Thats weird. Can you not get the desired results at all? I haven’t tried anything that complex yet, I still have to try to understand render layers. But I’m wondering why the option is even there. Why would anyone want those weird lines around thier forground objects?
Wow. After all my whining about the search feature in this forum, I searched for Render Layers and actually found topics that answered my question. First time for everything I guess
Yes, I should have mentioned that leaving the button “off” in the final Alpha node produced the desired effect (or so it appears).
My setup wasn’t really complex, I just wanted to do a simple fake depth of field so I broke my model/scene up into separate layers (most of it was modelled that way anyway) and worked the rest out through guesswork from there. Now I have a vague understanding of render layers (remember to include the lights and camera layer in every render layer!) I’ll be more careful about how I split my scenes up in future.
As for the “convert premul” option, I can only assume it’s because Alpha has more uses than just this sort of compositing. But I’ve got a whole lot to learn about this stuff yet.
to clarify premultiplied-alpha’s:
An alpha channel has a value of between 0 and 1. When you make an image transparent (to composite it over another one), you are really multiplying the RGB pixel values by the alpha values (making the image transparent (0) where the alpha is black (0), and opaque (1) where it is white (1)).
So, to composite image A over image B, you get the alpha of image A and multiply it by image A, thus making the image part of A opaque and the rest transparent. You then inverse the alphs of A and multiply image B by it, thus making image B transparent where A is opaque and vice versa. You then add the resultant images and get the final composite.
This is all done in the composite node in most compositors automatically.
A pre-multiplied alpha is when the image (RGB) pixels are already multiplied by the alpha channel, therefore the above compositing op doesn’t work too well, and you have to hit ‘convert pre-mult’. This is only an isuue in semi transparent area, and egdes usually.
It also depend on whether or not you have rendered your image as a pre-mult, or straight RGBA image.

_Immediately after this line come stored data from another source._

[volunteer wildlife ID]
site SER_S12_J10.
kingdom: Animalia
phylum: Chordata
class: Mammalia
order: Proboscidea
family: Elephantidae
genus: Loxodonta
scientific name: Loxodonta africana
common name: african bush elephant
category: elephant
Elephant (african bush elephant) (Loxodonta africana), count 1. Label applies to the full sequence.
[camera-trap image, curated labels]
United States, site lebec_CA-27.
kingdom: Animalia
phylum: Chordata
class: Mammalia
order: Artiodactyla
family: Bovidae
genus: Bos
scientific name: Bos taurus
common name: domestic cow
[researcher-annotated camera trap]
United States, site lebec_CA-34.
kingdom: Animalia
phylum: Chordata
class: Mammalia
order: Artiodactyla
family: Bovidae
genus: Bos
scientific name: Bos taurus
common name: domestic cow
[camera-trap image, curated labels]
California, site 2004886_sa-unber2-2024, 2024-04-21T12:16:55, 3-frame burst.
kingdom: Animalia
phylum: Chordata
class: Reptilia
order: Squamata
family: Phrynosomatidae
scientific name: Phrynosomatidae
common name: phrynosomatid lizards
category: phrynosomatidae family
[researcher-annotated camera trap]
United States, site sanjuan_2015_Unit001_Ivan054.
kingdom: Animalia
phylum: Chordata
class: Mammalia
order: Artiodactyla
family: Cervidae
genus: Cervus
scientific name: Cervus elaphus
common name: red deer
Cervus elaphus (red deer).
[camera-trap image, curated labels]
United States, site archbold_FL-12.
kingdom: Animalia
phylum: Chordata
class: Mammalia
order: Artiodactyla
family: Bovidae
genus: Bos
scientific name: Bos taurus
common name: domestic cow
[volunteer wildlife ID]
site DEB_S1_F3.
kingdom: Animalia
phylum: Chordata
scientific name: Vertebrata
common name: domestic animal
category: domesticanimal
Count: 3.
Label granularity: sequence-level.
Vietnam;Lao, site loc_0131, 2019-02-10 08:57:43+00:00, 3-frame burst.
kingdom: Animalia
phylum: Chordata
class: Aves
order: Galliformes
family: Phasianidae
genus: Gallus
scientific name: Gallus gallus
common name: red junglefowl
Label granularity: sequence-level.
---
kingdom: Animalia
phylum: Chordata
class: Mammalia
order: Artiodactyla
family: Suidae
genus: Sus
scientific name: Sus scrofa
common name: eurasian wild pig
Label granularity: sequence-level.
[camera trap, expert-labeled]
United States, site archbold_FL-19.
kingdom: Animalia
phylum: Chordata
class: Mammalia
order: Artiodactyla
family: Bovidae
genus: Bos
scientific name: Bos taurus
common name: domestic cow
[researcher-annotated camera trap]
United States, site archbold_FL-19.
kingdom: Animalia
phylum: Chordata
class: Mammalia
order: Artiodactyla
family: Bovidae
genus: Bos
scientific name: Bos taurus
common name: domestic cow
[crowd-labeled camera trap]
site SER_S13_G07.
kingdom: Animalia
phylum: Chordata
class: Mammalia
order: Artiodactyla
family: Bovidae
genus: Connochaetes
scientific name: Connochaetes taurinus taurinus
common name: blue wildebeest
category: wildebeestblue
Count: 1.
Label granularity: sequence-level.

To try it: render an image with a pre-mult alpha, and save it as a jpeg, and the as a .png: The colour will be slight different in the problem area. Also, render the same iomage with a straight alpha and save as a jpeg and compare the two jpegs, again the problem areas will seem different.
Hope this helps,
Thank you for your post, deep thought. I added it to the wiki today. In fact, it inspired me to write the whole darn section!!!